Come on, magic powers. Don’t fail me now.

The problem is, I’ve never known how to call on it. I don’t know where the magic resides when it’s dormant. Do I mentally reach for it? Do I wiggle my fingers?

One of the dogs snaps at me.

The figure stalks forward and hands solidify at its sides, then a sword in its hand.

In a blink of an eye, the sword is gleaming in the light.

Real steel born of shadows.

Steel that could easily gut me from the looks of it.

Think, Ana.

You can do this.

I imagine my hands glowing, the power burning through my fingertips.

But nothing happens.

The figure stalks closer. The dogs spread out and form a half circle around me. Their shadow lips pull back revealing rows of razor-sharp teeth.
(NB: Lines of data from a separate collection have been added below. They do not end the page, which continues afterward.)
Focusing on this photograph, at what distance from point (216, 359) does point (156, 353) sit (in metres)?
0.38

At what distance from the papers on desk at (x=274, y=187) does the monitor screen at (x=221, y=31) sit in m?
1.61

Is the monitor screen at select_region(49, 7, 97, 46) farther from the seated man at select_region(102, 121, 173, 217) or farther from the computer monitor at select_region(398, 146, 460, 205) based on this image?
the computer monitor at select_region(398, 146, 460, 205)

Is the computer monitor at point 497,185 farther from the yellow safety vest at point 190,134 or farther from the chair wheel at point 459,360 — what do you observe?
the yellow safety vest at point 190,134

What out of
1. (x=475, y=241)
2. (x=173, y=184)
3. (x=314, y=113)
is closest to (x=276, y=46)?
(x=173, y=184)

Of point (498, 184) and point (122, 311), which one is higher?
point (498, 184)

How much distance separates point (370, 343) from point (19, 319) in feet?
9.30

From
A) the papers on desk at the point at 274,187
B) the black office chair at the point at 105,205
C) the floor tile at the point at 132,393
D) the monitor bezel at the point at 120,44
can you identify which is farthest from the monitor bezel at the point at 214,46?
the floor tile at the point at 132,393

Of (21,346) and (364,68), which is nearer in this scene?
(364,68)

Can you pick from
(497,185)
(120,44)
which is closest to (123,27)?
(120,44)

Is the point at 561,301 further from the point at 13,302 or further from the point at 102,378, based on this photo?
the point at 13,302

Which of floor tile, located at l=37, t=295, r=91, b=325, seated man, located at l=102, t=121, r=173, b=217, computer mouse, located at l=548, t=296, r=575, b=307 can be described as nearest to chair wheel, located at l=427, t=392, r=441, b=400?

Out of the corner of my eye, I see the other shadowman take a swing at Haven and Haven ducks beneath the arch of its blade. Behind it now, Haven plants his boot on the shadow and gives it a shove. But instead of falling to its knees, the shadow dispels and Haven stumbles forward with the unspent momentum.

The shadowman reappears ten feet away.

That’s not good.

Distracted, I don’t notice my shadowman coming closer until it’s too late.

He wraps a hand around my throat and gives me a shake causing my teeth to clack together. I flail in his grip as my feet come off the ground. He pulls his arm back and then tosses me through the air.

I crash into a hedge row, branches scraping at my face, tugging at my hair.